UO E-clips, May 17-19
Top stories for May 17-19, 2008: Today's New York Times quotes UO political scientist Joseph Lowndes in a story titled ' A shift in voters, but Oregon still embraces the unconventional'; in 'Coming to a marketer near you: Brain Scanning,' the San Francisco Chronicle quotes UO historian Daniel Pope; Science Daily uses a National Science Foundation news release on the address by the UO's Paul Slovic at a genocide conference in Poland; the Louisville (Ken.) Courier-Journal uses an LA Times story about the DNA-in-poop findings by the UO's Dennis Jenkins; and the UO's Bob Doppelt continues his Register-Guard commentaries on climate change by discussing April's late snow storm; The Oregonian carries the Associated Press story on how UO President Dave Frohnmayer's salary ranks in a national survey; and the Register-Guard reports on the 100th birthday of the UO's first sorority, the Nu chapter of Gamma Phi Beta
A shift in voters, but Oregon still embraces the unconventional (The New York Times): The Obama '08 signs end roughly where the orchards begin. Another reinvented Western town gives way to another valley of calloused hands. Telecommuting gives way to irrigation. New gives way to old. … “There’s an absence of racial cleavages that hang over politics here,” said Joseph Lowndes, an assistant professor of political science at the University of Oregon. “Where race does work for him is in a certain kind of Democratic idealism.”

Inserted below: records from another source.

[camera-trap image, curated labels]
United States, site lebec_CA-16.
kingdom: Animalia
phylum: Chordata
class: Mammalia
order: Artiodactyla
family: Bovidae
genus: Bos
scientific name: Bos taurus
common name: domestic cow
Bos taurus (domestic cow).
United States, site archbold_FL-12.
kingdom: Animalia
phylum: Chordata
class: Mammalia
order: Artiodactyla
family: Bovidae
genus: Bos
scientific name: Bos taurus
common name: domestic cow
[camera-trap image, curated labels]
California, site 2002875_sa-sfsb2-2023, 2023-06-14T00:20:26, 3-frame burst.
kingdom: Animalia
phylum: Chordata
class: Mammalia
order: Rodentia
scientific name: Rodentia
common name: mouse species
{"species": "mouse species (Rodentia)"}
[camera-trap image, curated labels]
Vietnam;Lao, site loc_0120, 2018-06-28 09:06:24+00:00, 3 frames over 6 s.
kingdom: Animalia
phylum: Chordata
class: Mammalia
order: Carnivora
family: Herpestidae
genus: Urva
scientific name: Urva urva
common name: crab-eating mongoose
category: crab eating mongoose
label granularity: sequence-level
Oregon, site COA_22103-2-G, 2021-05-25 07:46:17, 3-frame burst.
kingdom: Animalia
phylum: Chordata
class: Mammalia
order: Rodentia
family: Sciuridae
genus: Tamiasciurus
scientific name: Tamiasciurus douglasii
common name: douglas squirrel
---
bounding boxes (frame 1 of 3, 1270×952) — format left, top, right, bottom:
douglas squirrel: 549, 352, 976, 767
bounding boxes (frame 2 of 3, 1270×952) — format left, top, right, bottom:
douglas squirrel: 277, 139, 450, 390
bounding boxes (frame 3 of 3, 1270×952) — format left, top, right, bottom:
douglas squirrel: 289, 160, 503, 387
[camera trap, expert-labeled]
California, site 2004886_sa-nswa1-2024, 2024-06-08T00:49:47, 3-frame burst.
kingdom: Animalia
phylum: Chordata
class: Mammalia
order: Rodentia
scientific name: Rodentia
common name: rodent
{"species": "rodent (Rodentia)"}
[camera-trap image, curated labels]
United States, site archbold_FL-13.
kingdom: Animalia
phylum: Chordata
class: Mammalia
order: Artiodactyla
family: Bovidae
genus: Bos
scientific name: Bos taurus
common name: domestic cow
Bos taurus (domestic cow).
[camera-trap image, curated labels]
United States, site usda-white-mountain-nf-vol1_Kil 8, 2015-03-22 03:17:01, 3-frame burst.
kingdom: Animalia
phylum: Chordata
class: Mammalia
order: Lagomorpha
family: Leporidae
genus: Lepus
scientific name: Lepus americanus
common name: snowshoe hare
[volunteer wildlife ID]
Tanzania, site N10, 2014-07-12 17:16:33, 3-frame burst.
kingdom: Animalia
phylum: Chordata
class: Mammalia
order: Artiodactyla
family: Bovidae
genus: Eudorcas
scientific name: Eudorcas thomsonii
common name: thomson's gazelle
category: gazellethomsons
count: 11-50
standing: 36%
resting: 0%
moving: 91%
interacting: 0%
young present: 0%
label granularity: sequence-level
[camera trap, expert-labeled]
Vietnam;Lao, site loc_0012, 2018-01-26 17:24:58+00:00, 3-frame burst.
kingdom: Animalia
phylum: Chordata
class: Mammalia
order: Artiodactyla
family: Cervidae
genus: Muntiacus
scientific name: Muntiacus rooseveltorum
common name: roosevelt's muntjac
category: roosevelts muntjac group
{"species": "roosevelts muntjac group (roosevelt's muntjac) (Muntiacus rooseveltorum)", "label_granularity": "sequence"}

Coming to a marketer near you: Brain scanning (San Francisco Chronicle): U.S. advertisers spent nearly $500 per American last year. But what makes one ad persuasive and another a dud? Two Bay Area firms have adapted brain scanning technology to gain insight into the science of spending. … Daniel Pope, a historian at the University of Oregon who has studied advertising, said marketers have always hopped on science to sell soap. But while the tools for measuring response get more precise, we are far from turning persuasion into a science.
Why nations fail to act in the face of genocide (Science Daily): The international community should take formal steps to justify inaction when conditions of genocide exist anywhere in the world. So says Paul Slovic, a University of Oregon psychology professor, who wants a formal process that requires nations to carefully weigh and publicly justify action or inaction in cases of intentional mass murder. "If they were required to deliberate, I think it would be much more difficult for nations not to take action," he says. "This is something nations aren't required to do and don't really do now."
DNA rewrites prehistory (Los Angeles Times, appearing in the Courier-Journal.com): DNA from fossilized human feces found in an Oregon cave is 14,300 years old, at least 1,200 years older than previous evidence of humans in North America, researchers said. … "If you are looking for the first people in North America, you are going to have to step back more than 1,000 years beyond Clovis to find them," added archaeologist Dennis L. Jenkins of the University of Oregon, the report's lead author.
April snow an anomaly in global climate trend (Register-Guard, guest viewpoint by Bob Doppelt): The beauty of the snow that fell on a Sunday in late April was quickly forgotten when my wife and I realized our fruit trees might be at risk. It snowed a lot this year. Should we stop worrying about global warming? No. Don’t confuse short-term and long-term patterns. Weather describes daily, weekly and yearly fluctuations in rainfall, temperatures and such. Some years are colder and wetter than others.
UO president pay ranks high in 2 surveys (Associated Press, in the Oregonian): One of the best-paid officials in higher education last year was University of Oregon President Dave Frohnmayer. But after putting in 15 years on the job to reach that level, Frohnmayer has announced plans to retire. He will leave as one of only 26 presidents last year in a survey of 182 public universities to top $500,000 in pay and benefits, receiving a total compensation package worth almost $540,000. The package grew to more than $600,000 this year for the former state attorney general and law professor.
Sorority marks century of sisterhood (Register-Guard): The first sorority on the University of Oregon campus -- the Nu chapter of Gamma Phi Beta -- celebrates its 100th anniversary this year, with as many as 700 sorority sisters of all ages converging this weekend at 1021 Hilyard St. to reconnect with the venerable Tudor dowager that has housed them all. Although the house won’t be open to the public during this weekend’s centennial events, Gamma Phi Beta alumna Cece Steers, who lived in the house in the early 1970s, said the house welcomes tour visitors during “Greek Life” week, usually in July, when prospective students and their parents begin scouting the campus for preferred living arrangements.